Ainda do cenário externo, tem a preocupação com a desaceleração do crescimento chinês e a alta do petróleo, mais que de outras commodities, que pode dificultar a tarefa global de controle da inflação, com aumento do custo da energia, dos preços dos combustíveis. Aqui, a Petrobras já avisou que, por enquanto, ainda consegue segurar o repasse. Mas combustíveis já foram o principal fator de pressão na alta de 0,35% no IPCA 15 de setembro.
Todos esses fatores, como citei, estão mexendo com a curva de juros no Brasil, além de colaborar para a alta do dólar, novamente na faixa dos R$ 5,00, gerando mais preocupações com possíveis pressões inflacionárias.
Mas temos outras questões locais e a fiscal é um dos destaques. Há uma aposta crescente na possibilidade de o governo alterar a meta de zerar o déficit das contas públicas em 2024, dadas as dificuldades de garantir a receita extraordinária, agora até pela paralisação de votações, das medidas propostas com essa finalidade, no Congresso. A dificuldade política que persiste apesar da reforma ministerial. Partidos e o presidente da Câmara ainda querem maior participação em órgãos públicos, fora liberação de emendas. Só que, mesmo que as medidas andem, as contas podem não fechar. Motivo de alerta até do Copom na ata da última reunião. As metas inflacionárias, em boa medida, estão atreladas ao cumprimento das metas do arcabouço. Campos Neto, presidente do BC, ao falar de expectativas dos agentes econômicos, até admite algum estouro da meta fiscal, mas ressalta a necessidade de o governo mostrar esforço no sentido do ajuste das contas. E contas que seguem piorando, com déficit primário de R$ 104,59 bilhões de janeiro a agosto deste ano.

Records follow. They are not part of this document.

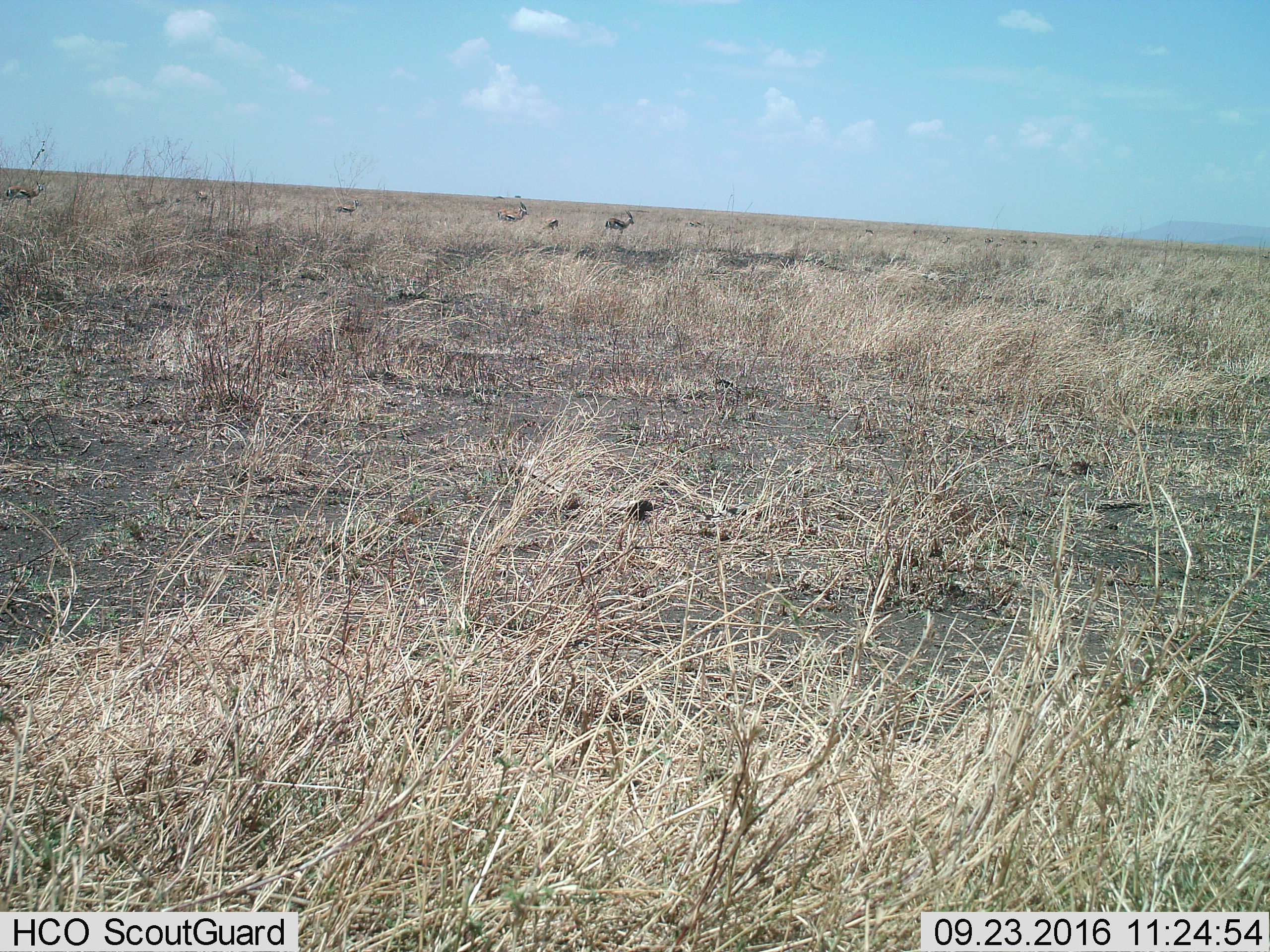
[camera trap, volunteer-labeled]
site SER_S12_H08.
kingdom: Animalia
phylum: Chordata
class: Mammalia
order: Artiodactyla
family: Bovidae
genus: Eudorcas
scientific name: Eudorcas thomsonii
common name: thomson's gazelle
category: gazellethomsons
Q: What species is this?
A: Gazellethomsons (thomson's gazelle) (Eudorcas thomsonii).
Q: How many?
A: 11-50.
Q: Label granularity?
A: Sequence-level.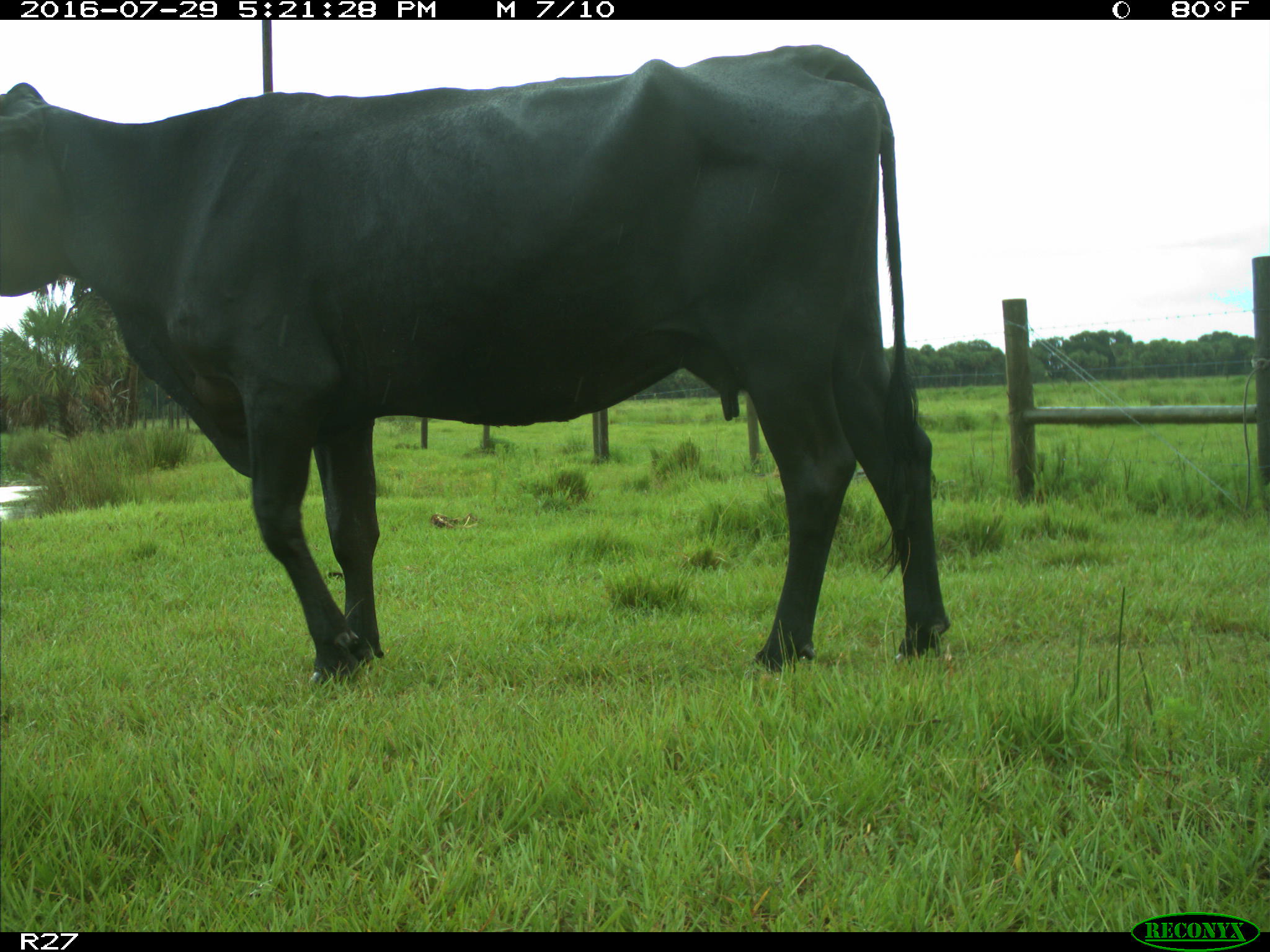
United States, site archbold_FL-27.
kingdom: Animalia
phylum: Chordata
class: Mammalia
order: Artiodactyla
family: Bovidae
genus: Bos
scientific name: Bos taurus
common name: domestic cow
Bos taurus (domestic cow).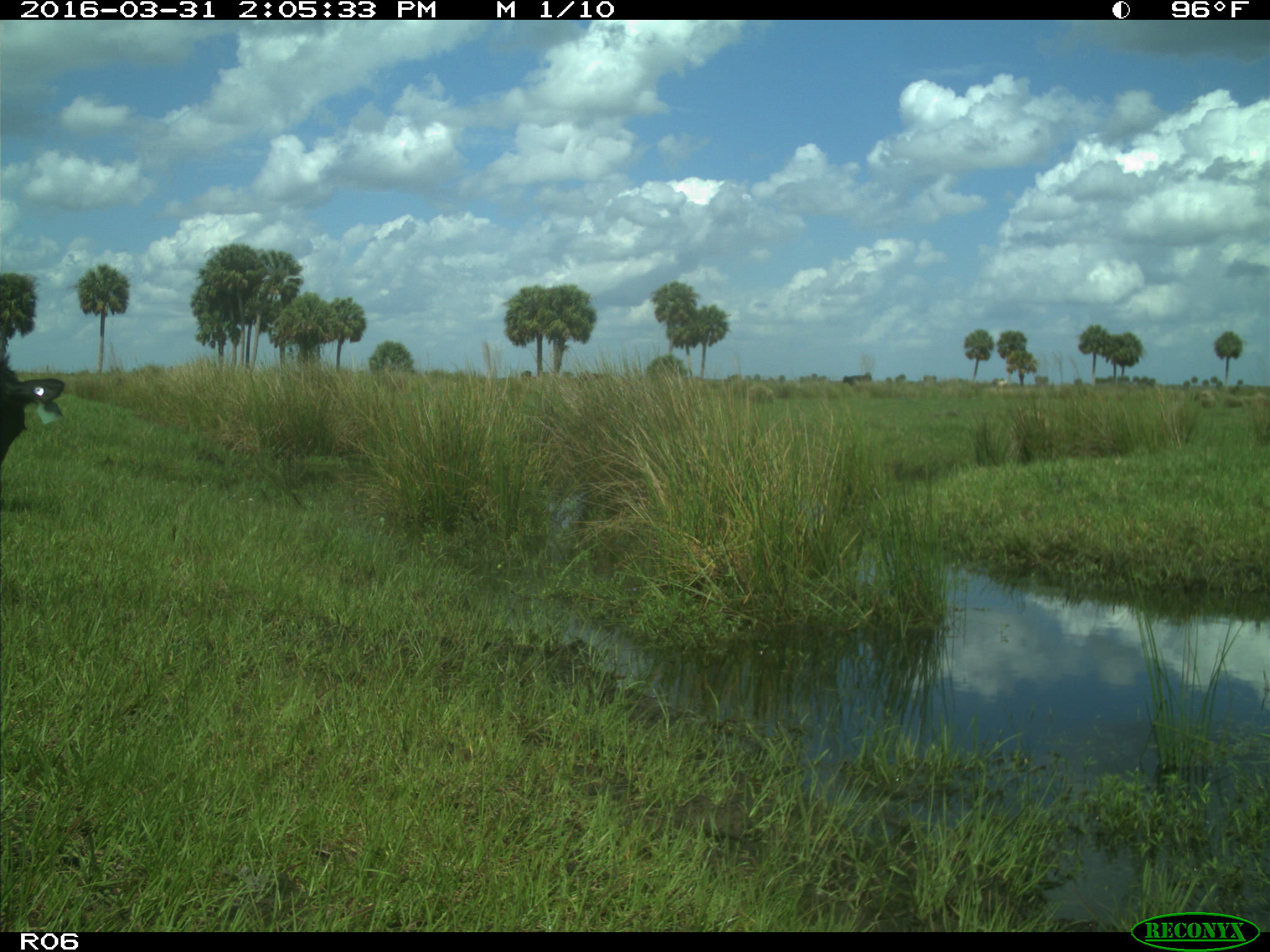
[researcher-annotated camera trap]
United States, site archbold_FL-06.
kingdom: Animalia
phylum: Chordata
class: Mammalia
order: Artiodactyla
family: Bovidae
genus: Bos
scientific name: Bos taurus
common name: domestic cow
Bos taurus (domestic cow).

Aliás, foi destaque da semana o encontro entre o presidente Lula e Campos Neto, após todas as duras críticas do presidente aos juros, à política do BC, questionando até a independência da instituição. Roberto Campos Neto pode ser importante aliado ddo ministro Haddad na defesa de ajuste das contas públicas, até junto ao Congresso. Quanto aos juros, se sabe que só retórica contrária não adianta. Além do controle da inflação, o governo pode colaborar para um cenário mais propício aos cortes se entregar melhores resultados fiscais.
Por ora, diante de todos os problemas que citei, ficam dúvidas quanto ao ponto de chegada do ciclo de corte dos juros em 2024. A Selic deve fechar este ano em 11,75%. Mas só deve bater nos 9%, no próximo, se houver convergência das previsões de inflação para as metas, ainda que a meta inflacionária passe a ter horizonte maior, não mais o ano calendário, e se o arcabouço fiscal não for comprometido. Por outro lado, Campos Neto também alertou para a alta dos juros nos Estados Unidos, que eleva a barra para cortes maiores aqui.

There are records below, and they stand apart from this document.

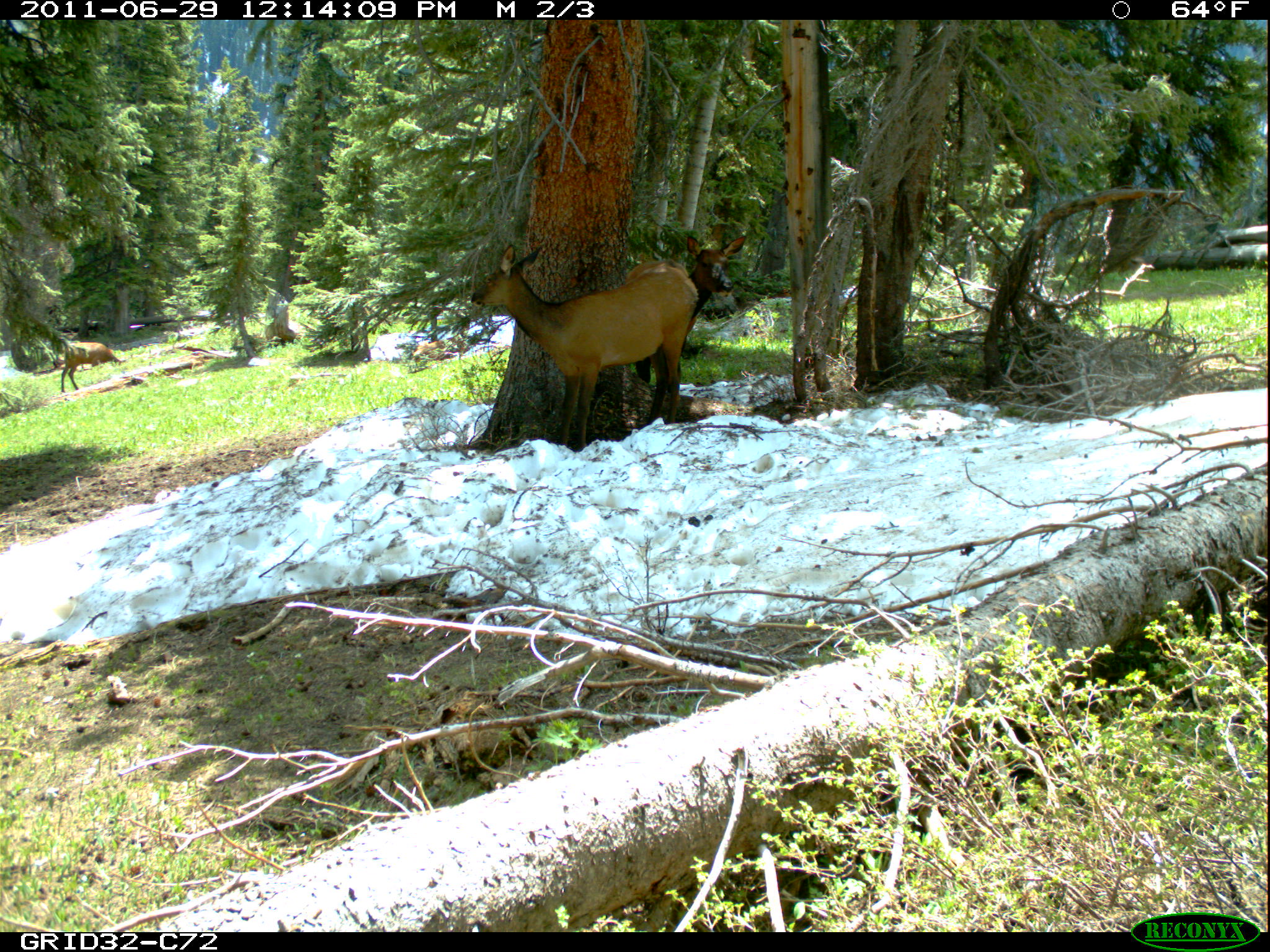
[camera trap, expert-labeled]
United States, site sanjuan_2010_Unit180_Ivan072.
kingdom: Animalia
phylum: Chordata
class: Mammalia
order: Artiodactyla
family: Cervidae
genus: Cervus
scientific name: Cervus elaphus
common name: red deer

Nesse contexto ainda tem de se levar em conta as condições de crescimento da economia que surpreendeu positivamente no primeiro semestre e ainda pode ter sustentação, acima do previsto, pelo mercado de trabalho, que mesmo com desaceleração da geração de vagas mantém a massa salarial em alta, e os programas do governo. A expansão do consumo e da atividade, ainda que positiva, pode dificultar maior desinflação.
Por todas essas incertezas – e a lista é longa e cansativa – é bem provável que o mercado mantenha a instabilidade, com momentos mais favoráveis, por um ou outro dado que gere expectativas mais otimistas. De certo tem o corte de rendimento na renda fixa, que já citei em outras ocasiões, recomendando reposicionamento dos investidores.